*Reading passage:*

>> Start

- Born: 1992 (age 33–34) Kerala, India
- Education: Visva Bharati University
- Occupations: Curator, Art critic, Writer
- Family: R. Siva Kumar

= Siddharth Sivakumar =

Siddharth Sivakumar is a curator, art critic, and writer. He is presently the Creative Director of a Kolkata-based gallery and archive space, Gallery Rasa. He is also the Curator & Director of the inaugural edition of Bengal Biennale, the largest arts festival of the region, that envisions itself as a cultural platform enriched by confluences, the meeting of history and the present, the tradition and the unorthodox, selfhood and community, home and the world. Siddharth's contribution to the art scene of Bengal and beyond has been significant with him organising and curating multiple impactful shows, including in his previous role as the Head of Visual Arts and Publication at the Kolkata-based multidisciplinary arts centre, Kolkata Centre for Creativity. He takes a keen interest in the matters of the art world and regularly writes for art magazines such as Art and Deal, ArtEast, and Art India. His articles on socio-cultural issues have appeared in National dailies including The Hindu Business Line, The Statesman, The Wire, and The Telegraph (India) among others.

==Family==
Siddharth Sivakumar is the son of art historian R. Siva Kumar and Mini Sivakumar. He hails from a family of filmmakers that includes Adoor Gopalakrishnan and Padmarajan. Thus, coming from a background steeped in the arts, he is deeply passionate about making an impact in the world of art and culture.

>> End

*Work to complete:*
Using the biography of Siddharth Sivakumar above:
(a) Which Kolkata-based gallery and archive space employs him as Creative Director?
(b) What was his previous role at Kolkata Centre for Creativity?
(c) Who are his parents?

[Stored items]
>> Start

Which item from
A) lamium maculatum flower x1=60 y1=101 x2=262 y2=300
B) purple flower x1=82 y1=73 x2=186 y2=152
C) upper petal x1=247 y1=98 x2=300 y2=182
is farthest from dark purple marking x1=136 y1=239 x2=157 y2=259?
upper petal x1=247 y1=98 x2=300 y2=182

>> End

*The output:*
(a) Gallery Rasa
(b) Head of Visual Arts and Publication
(c) Art historian R. Siva Kumar and Mini Sivakumar